These animals were carnivorous, relying less on vegetation for food, it caught it's prey by stealth. In fact, at first all whales were killers. Ambulocetus was a rather slow swimmer, more like sea otters than like modern whales or dolphins. After Ambulocetus was an almost fully aquatic creature known as Rodhocetus. Though it was much more aquatic than Ambulocetus, it still retreated to land. Why is anybody's guess. Probably to bask in the sun or to supplement their diet with small land animals. It was believed, like Ambulocetus, to swim in a rather otter-like fashion. It is however, much more whale-like than it's earlier predecessors.
About 30 million years ago or so, these animals lost their legs and became another very whale-like animal known as Basilosaurus. Basilosaurus was a huge, serpentine whale that inhabited the ancient Tethys sea. Often, these animals still swam up to estuaries to hunt bathing animals.
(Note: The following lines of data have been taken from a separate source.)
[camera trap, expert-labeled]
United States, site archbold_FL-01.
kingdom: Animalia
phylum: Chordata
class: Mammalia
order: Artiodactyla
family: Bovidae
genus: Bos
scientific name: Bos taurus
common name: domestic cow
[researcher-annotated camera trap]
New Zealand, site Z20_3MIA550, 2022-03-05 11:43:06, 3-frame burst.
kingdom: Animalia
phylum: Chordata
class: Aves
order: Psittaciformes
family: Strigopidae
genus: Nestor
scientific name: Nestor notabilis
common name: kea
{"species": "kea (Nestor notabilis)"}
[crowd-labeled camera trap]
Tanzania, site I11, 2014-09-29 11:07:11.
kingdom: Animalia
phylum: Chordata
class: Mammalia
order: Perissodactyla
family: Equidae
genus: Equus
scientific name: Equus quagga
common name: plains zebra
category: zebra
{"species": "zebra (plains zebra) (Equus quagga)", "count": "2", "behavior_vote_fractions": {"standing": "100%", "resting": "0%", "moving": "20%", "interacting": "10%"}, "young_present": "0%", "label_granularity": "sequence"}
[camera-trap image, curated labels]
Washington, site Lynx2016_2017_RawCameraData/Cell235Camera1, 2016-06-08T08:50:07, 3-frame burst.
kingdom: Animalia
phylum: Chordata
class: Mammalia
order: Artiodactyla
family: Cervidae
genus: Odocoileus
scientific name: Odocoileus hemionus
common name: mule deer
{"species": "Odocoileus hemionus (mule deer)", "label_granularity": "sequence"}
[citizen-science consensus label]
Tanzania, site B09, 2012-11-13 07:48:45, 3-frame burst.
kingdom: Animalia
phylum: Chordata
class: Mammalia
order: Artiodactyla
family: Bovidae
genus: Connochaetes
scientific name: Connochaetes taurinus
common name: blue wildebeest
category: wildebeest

They were scary-looking, with a head much life a shark with crushing jaws and sharp teeth.
This animal was first thought to be a giant lizard, but further studies have pinpointed it as the closest relatives to dolphins. As you can see, they still have remnants of their back legs, but they are greatly reduced and almost useless for all but to steady the females for mating. No modern whale has this, although a bottlenose dolphin, who was a freak of nature was spotted in 2006 that still had hind flippers similar to these. But it was just one animal with some kind of genetic mutation. Indeed embryonic dolphins still have the rear flippers, but these disappear later on in their development.